Première histoire - Et mon gentil grand-père devint une bouse - Part 07
Le château qui abrite la maison de retraite est un écrin nacré installé au milieu des bois. Une bâtisse du XVIII siècle maintes fois rénovée, remplie de nostalgies du siècle des lumières et d'un romantisme qui sied bien à ces vieilles personnes voulant finir leur vie tranquillement et amoureusement pour quelques- uns. Cela lui est presque plus agréable d'arriver le matin au boulot que de rentrer dans son pavillon standardisé, froid et triste. Il serait mortel s'il n'y avait les filles.
La Directrice du Clos de la Duchesse - le château ayant appartenu à La Duchesse d'Uzes, - ça fait " chic "- l'aime bien depuis son arrivée, et comme elle fait bien son travail, en étant serviable au possible pour des remplacements, des nuits et pour des heures supplémentaires, sauf accident de planning et absences en maladie de collègues, elle lui donne tous ses congés, respectant sa vie de famille - elle respecte uniquement ces périodes là – sauf aujourd’hui, elle n’a pas d’autre solution.
Ce lundi donc, réfléchissant à ses parents en arrivant devant chez eux, elle se dit que oui, ils étaient déjà venus chez elle. Quelques rares week-ends et toujours quand elle était d'astreinte avec un Georges occupé ailleurs, avec ses copains de foire ou des sorties pseudos sportifs. Plus rarement encore, certains soirs où elle travaillait de nuit et que Georges et sa voisine étaient absents. Mais si peu… c'était si rare, deux fois en dix ans depuis la naissance de Laure.
Alors pourquoi n'arrivait-elle pas à prendre le temps d'aller chez eux ? Était-ce cette organisation professionnelle et familiale qui depuis toutes ces années freinait le lien et le partage avec eux ? Sans doute...
Il y avait aussi la présence du grand-père maternel, Albert G, - grand-père de Lorette - vivant chez Valentine depuis quelques temps, sa fille - la mère de Lorette -. La perte de sa femme Suzanne - grand-mère maternelle - en 1985 et l'apparition de quelques soucis de santé avaient amené Valentine et Roger à l'accueillir chez eux. La situation semblait mieux gérée - apparemment - en famille qu'en hôpital ou maison de retraite. Les soins à domicile furent possibles mais vite stoppés car beaucoup trop chers pour lui.
Pourtant, Valentine avait été fâchée avec ses propres parents durant plusieurs années au point de n'avoir aucune nouvelle dans les trois années qui avaient précédé la maladie de sa mère. C'est ce qui avait motivé sa décision d'accepter son père chez elle afin de faire oublier ce proche passé de vide de lui, et d'elle – la culpabilité.

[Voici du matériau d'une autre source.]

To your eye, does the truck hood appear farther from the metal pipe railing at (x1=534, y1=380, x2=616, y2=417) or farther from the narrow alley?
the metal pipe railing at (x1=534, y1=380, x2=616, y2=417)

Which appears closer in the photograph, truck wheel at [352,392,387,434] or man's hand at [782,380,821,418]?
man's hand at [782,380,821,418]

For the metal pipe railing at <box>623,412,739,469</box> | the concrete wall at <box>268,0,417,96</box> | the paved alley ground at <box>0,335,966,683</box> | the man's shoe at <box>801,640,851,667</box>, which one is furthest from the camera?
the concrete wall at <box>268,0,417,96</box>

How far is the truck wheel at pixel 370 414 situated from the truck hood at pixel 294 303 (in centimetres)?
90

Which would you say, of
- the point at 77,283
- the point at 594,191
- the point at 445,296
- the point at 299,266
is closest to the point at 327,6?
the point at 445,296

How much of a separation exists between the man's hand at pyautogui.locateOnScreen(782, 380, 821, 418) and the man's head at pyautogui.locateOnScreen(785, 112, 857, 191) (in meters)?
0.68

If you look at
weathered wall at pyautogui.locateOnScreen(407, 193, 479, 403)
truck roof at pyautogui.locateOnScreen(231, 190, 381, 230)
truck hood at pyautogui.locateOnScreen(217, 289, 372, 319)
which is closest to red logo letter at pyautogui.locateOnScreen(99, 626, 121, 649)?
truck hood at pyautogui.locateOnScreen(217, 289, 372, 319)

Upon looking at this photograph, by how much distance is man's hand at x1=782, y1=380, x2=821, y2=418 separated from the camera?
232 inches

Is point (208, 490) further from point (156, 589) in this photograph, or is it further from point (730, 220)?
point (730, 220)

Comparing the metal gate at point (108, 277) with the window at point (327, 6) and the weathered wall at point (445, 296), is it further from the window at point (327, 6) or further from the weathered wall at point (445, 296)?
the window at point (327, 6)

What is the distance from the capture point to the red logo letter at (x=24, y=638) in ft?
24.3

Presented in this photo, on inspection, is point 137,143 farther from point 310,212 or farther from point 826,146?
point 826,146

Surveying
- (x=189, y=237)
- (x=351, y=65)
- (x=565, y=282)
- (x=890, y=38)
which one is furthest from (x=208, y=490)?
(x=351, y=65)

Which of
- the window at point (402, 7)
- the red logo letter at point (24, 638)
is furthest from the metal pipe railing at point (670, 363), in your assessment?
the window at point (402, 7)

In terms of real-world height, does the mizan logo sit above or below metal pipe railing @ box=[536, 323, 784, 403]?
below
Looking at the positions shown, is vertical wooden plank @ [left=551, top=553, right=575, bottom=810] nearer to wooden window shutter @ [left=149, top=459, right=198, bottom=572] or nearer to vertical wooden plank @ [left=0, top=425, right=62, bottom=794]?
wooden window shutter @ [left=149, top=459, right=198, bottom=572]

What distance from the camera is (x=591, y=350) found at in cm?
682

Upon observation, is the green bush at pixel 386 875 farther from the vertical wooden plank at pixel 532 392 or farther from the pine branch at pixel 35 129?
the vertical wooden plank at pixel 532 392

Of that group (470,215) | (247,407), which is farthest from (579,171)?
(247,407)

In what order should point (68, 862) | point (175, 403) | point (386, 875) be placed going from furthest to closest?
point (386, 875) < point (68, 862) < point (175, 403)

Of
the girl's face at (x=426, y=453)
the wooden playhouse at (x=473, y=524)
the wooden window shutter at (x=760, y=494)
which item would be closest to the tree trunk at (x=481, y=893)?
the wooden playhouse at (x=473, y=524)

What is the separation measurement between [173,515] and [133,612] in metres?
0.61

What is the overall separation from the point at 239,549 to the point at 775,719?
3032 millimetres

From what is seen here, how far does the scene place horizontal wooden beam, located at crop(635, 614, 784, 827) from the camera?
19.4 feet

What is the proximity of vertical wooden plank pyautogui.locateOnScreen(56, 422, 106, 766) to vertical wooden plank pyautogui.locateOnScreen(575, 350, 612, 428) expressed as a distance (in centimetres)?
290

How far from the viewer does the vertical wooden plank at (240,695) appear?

Albert, homme chaleureux mais vieillissant était difficile à accompagner au quotidien, une lourdeur humaine. Il passait le plus clair de son temps à flâner dans le jardin de la maison ainsi que dans le petit parc aménagé par la commune. Il suivait le fil de son chemin de Compostelle des troquets du village, sagement, paisiblement l’un après l’autre. Son lieu de prédilection était tout de même le parc, pour la tranquillité et les sons d’enfants y jouant. Et surtout il adorait se plaindre de tout et de rien à qui voulait bien l'entendre - l'écouter – les parents et nounous des marmots étant des proies faciles.
Un plaisir particulier consistait à mettre à mal la patience de sa fille et de son gendre - au quotidien par des accidents de la vie, des choses qui tombent et se cassent, des repas souillant ses vêtements, une hygiène quasi-absente sauf quand il voulait sortir dans ses balades -. Il se fichait bien que ceux-ci fatiguent et fulminent. Il arrivait à sa fille de le menacer de l'emmener à l'hospice déclenchant un sourire narquois chez le vieillard.
- Vas-y, essaye et tu auras les services sociaux au cul ! Je porterai plainte pour maltraitance !
Un jour, les gendarmes l'avaient ramené à la maison, ivre et les vêtements abîmés, après une altercation avec un villageois qui s'était terminée sur le trottoir devant le bar des sports du centre du village. L'origine de la dispute était inconnue, à priori, les gendarmes n'en avait pas dit grand-chose et les autres villageois présents n'en dirent rien ou n'en savaient rien.
Les gendarmes avaient pourtant l'air d'en penser quelque chose et de le connaître. Alors qu'il n'était présent dans le village que depuis deux ans.
Albert aimait bien Lorette, il la réclamait souvent. Il voulait voir ses petites filles aussi, qu'il n'avait quasiment pas vues depuis leurs naissances. Quelques rares fêtes de famille, un noël sur deux, les naissances des demoiselles, l'enterrement de mamy Suzanne... Cela se résumait à ces quelques moments.